■ **SET TASK**:
Turn the lines between the one containing "What distance measurement" and the one containing "148 centimetres", inclusive, into a numbered list, leaving out any blank lines.

■ **EXERCISE INPUT**:
-=-=-=-=-

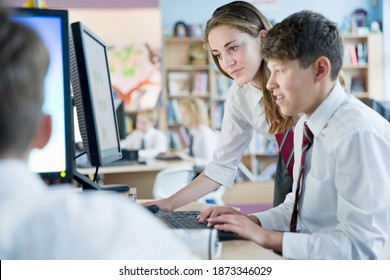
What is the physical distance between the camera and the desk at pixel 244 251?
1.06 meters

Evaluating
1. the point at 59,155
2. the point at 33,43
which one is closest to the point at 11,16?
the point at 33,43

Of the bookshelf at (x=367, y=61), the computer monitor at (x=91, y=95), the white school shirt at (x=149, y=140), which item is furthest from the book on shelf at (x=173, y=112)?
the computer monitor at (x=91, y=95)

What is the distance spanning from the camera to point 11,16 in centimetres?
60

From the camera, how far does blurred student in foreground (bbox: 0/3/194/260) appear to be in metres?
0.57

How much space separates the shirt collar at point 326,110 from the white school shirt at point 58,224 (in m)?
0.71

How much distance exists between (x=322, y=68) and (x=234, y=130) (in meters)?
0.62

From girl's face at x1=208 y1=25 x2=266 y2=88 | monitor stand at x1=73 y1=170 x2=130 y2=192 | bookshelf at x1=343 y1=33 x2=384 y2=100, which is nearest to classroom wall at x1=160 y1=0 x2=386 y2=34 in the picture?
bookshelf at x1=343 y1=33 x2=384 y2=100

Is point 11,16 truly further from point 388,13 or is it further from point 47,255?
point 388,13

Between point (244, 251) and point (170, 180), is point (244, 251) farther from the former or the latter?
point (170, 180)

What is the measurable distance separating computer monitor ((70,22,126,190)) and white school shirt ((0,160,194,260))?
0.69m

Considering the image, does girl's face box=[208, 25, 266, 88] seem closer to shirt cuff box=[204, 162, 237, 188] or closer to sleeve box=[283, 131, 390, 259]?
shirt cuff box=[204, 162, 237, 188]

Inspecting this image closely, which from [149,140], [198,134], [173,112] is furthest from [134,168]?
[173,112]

-=-=-=-=-

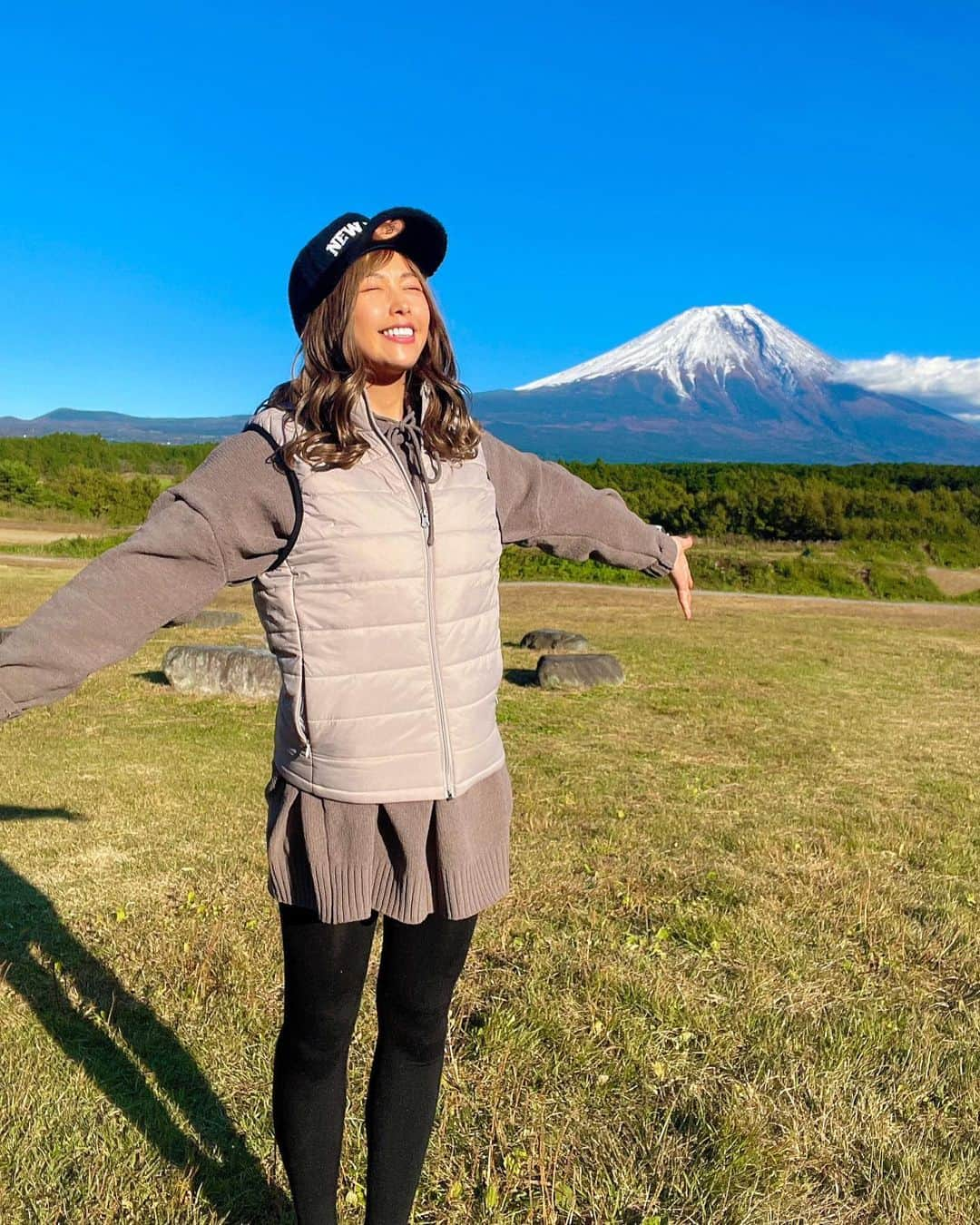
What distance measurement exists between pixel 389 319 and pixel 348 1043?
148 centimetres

-=-=-=-=-

■ **SOLUTION BELOW**:
1. What distance measurement exists between pixel 389 319 and pixel 348 1043?
2. 148 centimetres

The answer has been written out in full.